FIG. 2 is a top view showing a second embodiment of the present invention.

3 is a cross-sectional view taken along the line AA of FIG.

FIG. 4 is a top view showing a third embodiment of the present invention.

5 is a cross-sectional view taken along the line AA of FIG.

FIG. 6 is a top view showing a fourth embodiment of the present invention.

FIG. 7 is an explanatory diagram showing a modified example of the fourth embodiment.

FIG. 8 is a top view showing a main part of a conventional printed wiring board.

[Explanation of symbols]

 1 Printed wiring board 3 Component mounting land 4 Component mounting hole 5 Soldering part

Claims (6)

[Claims] 1. A printed wiring board having a soldering portion formed by exposing a periphery of a component mounting hole of a component mounting land adjacent to each other to form a soldering portion, and the soldering portion is arranged in the arrangement of the component mounting holes.

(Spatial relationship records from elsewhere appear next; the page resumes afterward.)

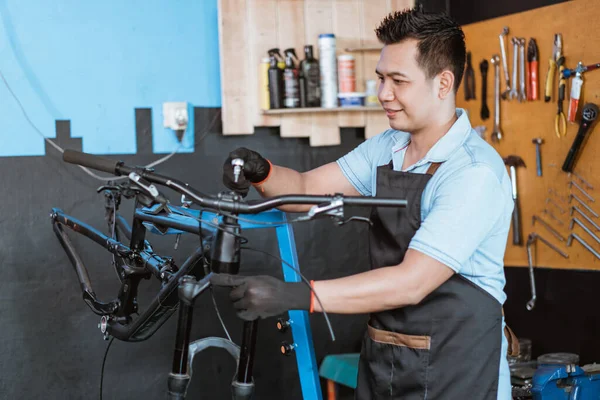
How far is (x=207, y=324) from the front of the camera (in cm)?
325

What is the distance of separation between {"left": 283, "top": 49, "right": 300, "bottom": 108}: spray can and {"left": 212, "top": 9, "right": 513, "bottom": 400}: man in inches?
45.6

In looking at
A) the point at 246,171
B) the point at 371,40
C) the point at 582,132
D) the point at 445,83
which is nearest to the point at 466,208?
the point at 445,83

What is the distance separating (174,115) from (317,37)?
0.74m

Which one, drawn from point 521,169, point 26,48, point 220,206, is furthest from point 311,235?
point 220,206

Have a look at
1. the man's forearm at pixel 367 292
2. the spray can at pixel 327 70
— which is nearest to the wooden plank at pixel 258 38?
the spray can at pixel 327 70

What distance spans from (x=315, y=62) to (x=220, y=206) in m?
1.81

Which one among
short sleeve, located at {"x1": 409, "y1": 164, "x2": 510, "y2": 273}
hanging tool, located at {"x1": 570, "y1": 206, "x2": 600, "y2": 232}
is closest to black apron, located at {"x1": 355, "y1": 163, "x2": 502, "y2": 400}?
short sleeve, located at {"x1": 409, "y1": 164, "x2": 510, "y2": 273}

A printed wiring board, which is arranged in a zigzag pattern by shifting in a direction intersecting the direction. 2. The printed wiring board according to claim 1, wherein silk ink is applied between the component mounting lands. 3. A printed wiring board in which the soldering portions are formed by exposing the periphery of the component mounting holes of the component mounting lands that are adjacent to each other and applying a resist, wherein the soldering portions are arranged in the arrangement direction of the component mounting holes. Be staggered in a direction intersecting with each other, apply only silk ink to the area including the component mounting land and around the soldering area, and apply the resist outside this area. A printed wiring board characterized by. 4. The soldering part has a substantially elliptical shape having a major axis in the intersecting direction, or claim 3.
Printed wiring board described. 5. The printed wiring board according to claim 1, wherein the soldering portion is tapered in the intersecting direction. 6. The printed wiring board according to claim 5, wherein the soldering portion has a substantially diamond shape having a long diagonal line in the intersecting direction.